Teks yang Diberikan
☆ ☆ ☆

Kisah Perlawanan Sengit Kaum Khawarij Terhadap Khalifah Ali bin Abu Thalib

Minggu, 07 Februari 2021 - 18:22 WIB
loading...
Kisah Perlawanan Sengit Kaum Khawarij Terhadap Khalifah Ali bin Abu Thalib
Ilustrasi Ali Bin Abi Thalib/Ist/mhy
A A A
Ali bin Abu Thalib r.a. adalah seorang yang tidak pernah berbuat sesuatu yang berlainan antara ucapan dan perbuatan. Ia menolak keras hasil perundingan antara Abu Musa dengan Amr bin Al-Ash , tetapi karena ia telah menyatakan kesediaan menerima "tahkim" --walaupun hanya karena ia ditekan oleh pengikutnya-- prinsip itu dipertahankan dengan konsekuen, selama pihak lawan benar-benar hendak mencari penyelesaian berdasarkan hukum Al-Qur'an .



Hal ini dapat dibuktikan dengan penjelasan-penjelasan yang diberikan kepada beberapa orang pengikutnya yang mengajukan pertanyaan.

Dalam penjelasannya itu Khalifah Ali bin Abu Thalib r.a. mengatakan: "Kami menerima tahkim. Oleh karena itu tahkim harus didasarkan kepada Kitab Allah, Al-Qur'an. Al-Qur'an itu tertulis pada lembaran-lembaran. Al-Qur'an tidak berbicara dengan lisan dan tidak bisa tidak memerlukan penafsiran. Penafsiran itu sudah tentu keluar dari ucapan orang. Setelah mereka minta kepada kami supaya kami mengadakan penyelesaian berdasarkan tahkim Al-Qur'an, kami tidak mau menjadi pihak yang berdiri di luar Al-Qur'an. Sebab Allah 'Azaa wa Jalla telah berfiman, artinya: "Jika kalian bertengkar mengenai sesuatu, maka kembalikanlah hal itu kepada Allah dan Rasul-Nya." (QS An Nisa: 59).

☆ ☆ ☆

Tugas yang Diminta
- 1) Tuliskan ulang kata demi kata bagian teks tentang Khalifah Ali bin Abu Thalib yang dibuka dengan kata-kata berisi "Minggu, 07 Februari" dan ditutup dengan "yang mengajukan pertanyaan.".
- 2) Menurut teks tentang Khalifah Ali bin Abu Thalib, hasil perundingan antara siapa yang ditolak keras oleh Ali?
- 3) Tulis lanjutan teks tentang Khalifah Ali bin Abu Thalib, dimulai sesudah kalimat terakhir yang tercantum.

Bahan yang Diberikan

☆ ☆ ☆

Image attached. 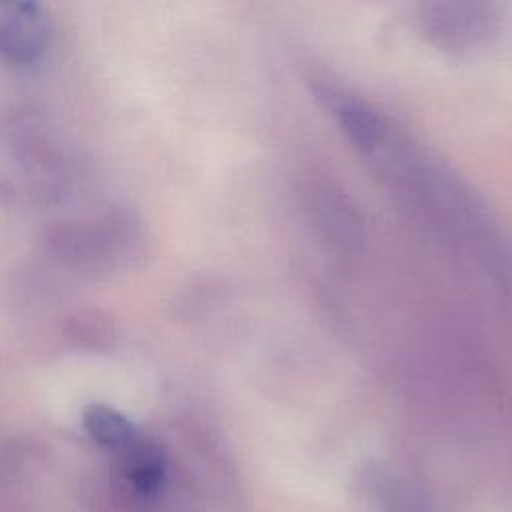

☆ ☆ ☆

Jawaban Tiap Tugas
- 1)
Minggu, 07 Februari 2021 - 18:22 WIB
loading...
Kisah Perlawanan Sengit Kaum Khawarij Terhadap Khalifah Ali bin Abu Thalib
Ilustrasi Ali Bin Abi Thalib/Ist/mhy
A A A
Ali bin Abu Thalib r.a. adalah seorang yang tidak pernah berbuat sesuatu yang berlainan antara ucapan dan perbuatan. Ia menolak keras hasil perundingan antara Abu Musa dengan Amr bin Al-Ash , tetapi karena ia telah menyatakan kesediaan menerima "tahkim" --walaupun hanya karena ia ditekan oleh pengikutnya-- prinsip itu dipertahankan dengan konsekuen, selama pihak lawan benar-benar hendak mencari penyelesaian berdasarkan hukum Al-Qur'an .



Hal ini dapat dibuktikan dengan penjelasan-penjelasan yang diberikan kepada beberapa orang pengikutnya yang mengajukan pertanyaan.

- 2) Hasil perundingan antara Abu Musa dengan Amr bin Al-Ash.

- 3)
"Mengembalikan persoalan kepada Allah," kata Ali bin Abu Thalib r.a. seterusnya, "berarti kami harus mencari penyelesaian hukum di dalam Kitab Allah. Dan mengembalikan persoalan kepada Rasul-Nya, berarti kami harus mengambil sunnah Rasul Allah. Jika persoalan benar-benar hendak diselesaikan berdasar hukum yang ada dalam Kitab Allah, sesungguhnyalah kami lebih berhak berbuat daripada orang lain. Dan kalau hendak diselesaikan berdasarkan sunnah Rasul Allah, pun kami jugalah yang lebih berhak daripada orang lain."

Adapun ucapan mereka yang mengatakan: 'mengapa diadakan tenggang waktu (gencatan senjata) dalam menempuh jalan tahkim?'

Kata Ali bin Abu Thalib r.a. lebih lanjut, "hal itu kami lakukan agar menjadi jelas bagi orang yang tidak mengerti, dan agar menjadi mantap bagi orang yang sudah mengerti. Mudah-mudahan selama gencatan senjata itu Allah akan memperbaiki keadaan ummat, agar menjadi terang, dan awal kesesatan itu dapat segera diluruskan."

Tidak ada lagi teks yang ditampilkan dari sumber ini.